Я ответил ему, что это не дает нам права быть фаталистами, что долг ученого не только относиться с уважением к уже открытым законам, но и смело открывать новые.
Назаров, кажется, не сомневался в достоверности моего рассказа. Может быть, это была игра? Не знаю. Во всяком случае я согласился выполнить его просьбу и показал ему Биоконденсатор. Вот моя ошибка, если не сказать вина. В бункер мы отправились вдвоем. Я вложил в щель пропускного автомата свою личную карточку. "Сезам" наш отворился, и мы направились вниз. Назаров говорил оживленно, чувствовал себя превосходно, а минут через двадцать это уже был не человек.
"…Нина Константиновна, в официальном документе, адресованном начальству, я самым обстоятельным образом описал происшедшее в бункере. Определил, на каком расстоянии от Биоконденсатора кто из нас находился, сколько минут пробыл около него. Не буду повторяться. С этой бумагой вы, несомненно, ознакомитесь. Она для многих может показаться неубедительной: ведь никто не знает того, о чем я рассказал Назарову. А мое отношение к нему знают. Могут возникнуть подозрения, все может случиться…"
Как только мы вошли в бункер, я предупредил Назарова: "К барьеру не подходи!" Мне и в голову не могло прийти, что он пойдет в бокс левого отсека. А он пошел. Не больше двух-трех минут я проверял настройку (меня обеспокоила резко возросшая активность), в это время Назаров и успел пройти к столику, за которым сидел Антон, вычисляя гомополярную направленность. Я осмотрел приборы и обернулся к Назарову. Я даже не сообразил сразу, куда он мог деваться. И вдруг увидел его сидящим у стола. Я сказал, чтобы он немедленно уходил оттуда. Назаров послушно вышел из левого бокса. Моя тревога по поводу неуравновешенного индекса каскадов была слишком велика, и я не сразу обратил внимание на его состояние.
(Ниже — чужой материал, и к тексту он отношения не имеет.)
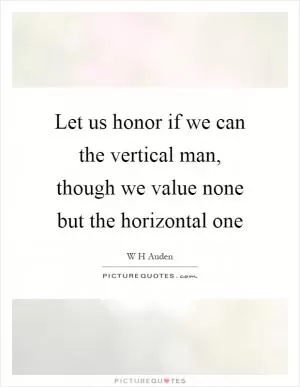 Let us honor if we can the vertical man, though we value none but the horizontal one Picture Quote #1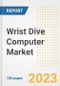 Wrist Dive Computer Market Size, Share, Trends, Growth, Outlook, and Insights Report, 2023- Industry Forecasts by Type, Application, Segments, Countries, and Companies, 2018- 2030 - Product Image
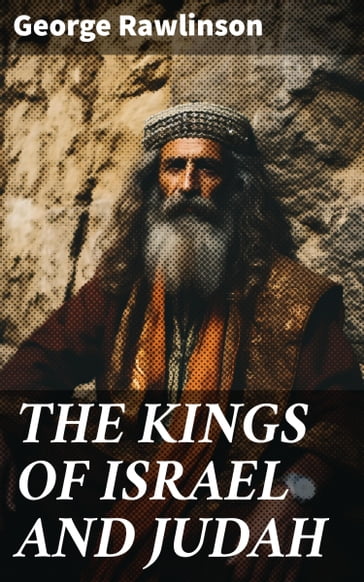 THE KINGS OF ISRAEL AND JUDAH - George Rawlinson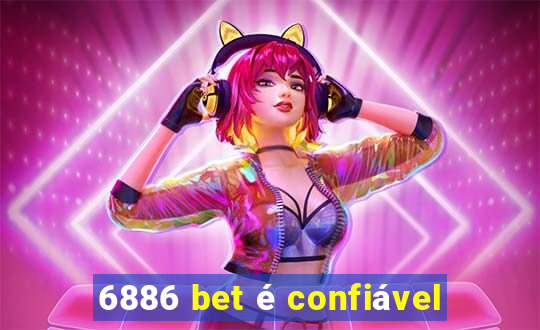 6886 bet é confiável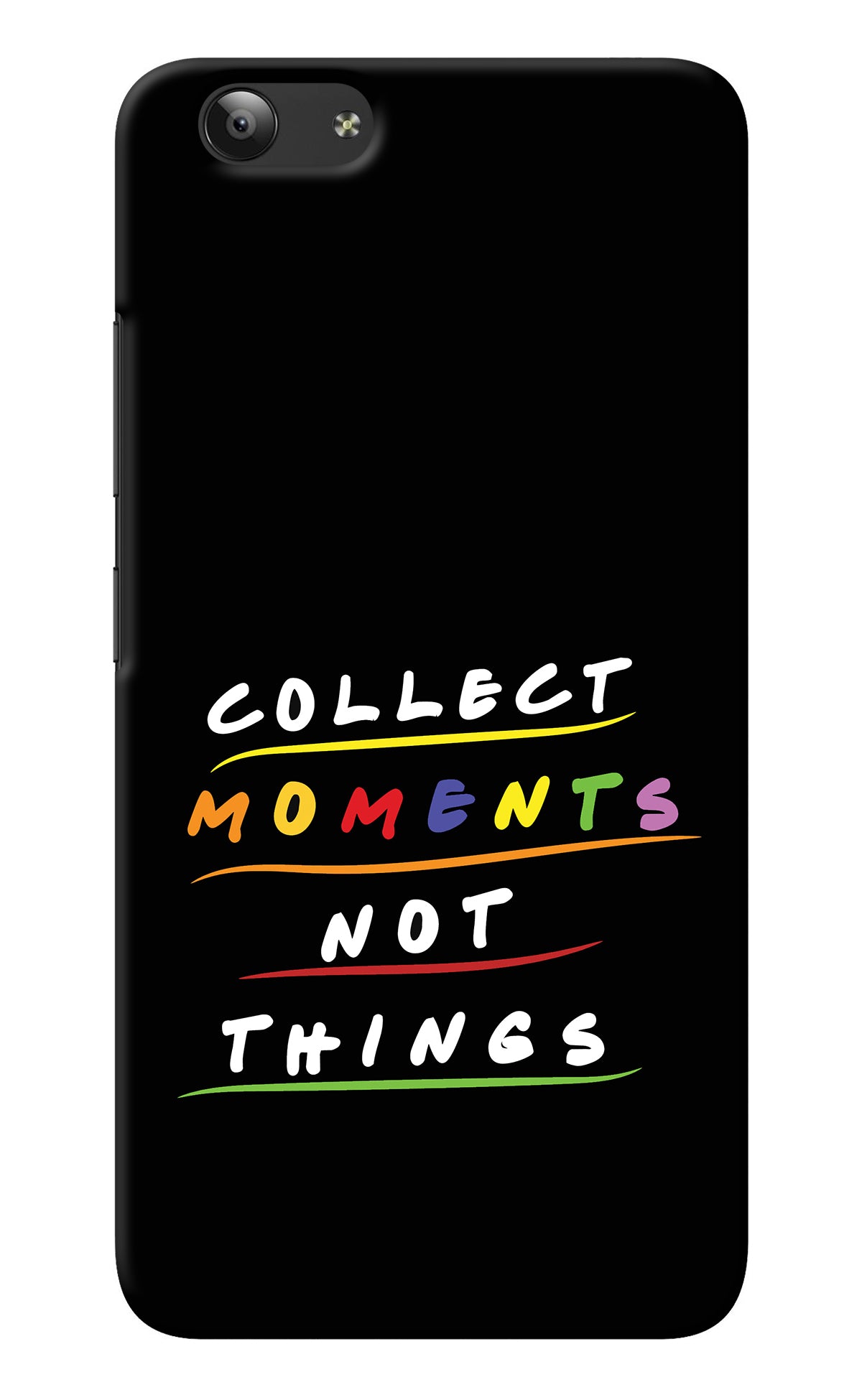 Collect Moments Not Things Vivo Y53 Back Cover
Он был не так оживлен, как до этого, не задавал мне больше вопросов. Назаров не возразил, когда я ему сказал, что пора покидать бункер, и безмолвно пошел за мной. Только пройдя несколько этажей, я заметил какую-то автоматичность в его движениях. Останавливался я — стоял и он. По коридору мы шли нога в ногу. В моем кабинете Назаров продолжал молчать. Взгляд его был затуманенным, а на лице расположилась безразличная, как бы раз навсегда приставшая улыбка.
Только тут я понял: стряслась беда. Хотел позвонить вам на опытную базу, но не решился, вспомнив о недавно перенесенной вами болезни. Теперь у меня выхода нет. Эксперимент может окончиться не в мою пользу. В этом случае о моих наблюдениях не будет известно никому. Этого допустить нельзя.
Простите меня, так много свалилось на вас…
Нина Константиновна слегла на другой день после встречи со следователем. Она понимала, что необходимо поговорить с ним, как только он прослушает запись Вячеслава Михайловича, но не находила сил. Так прошло три дня. На четвертый она попросила, чтобы Аветик Иванович приехал к ней домой.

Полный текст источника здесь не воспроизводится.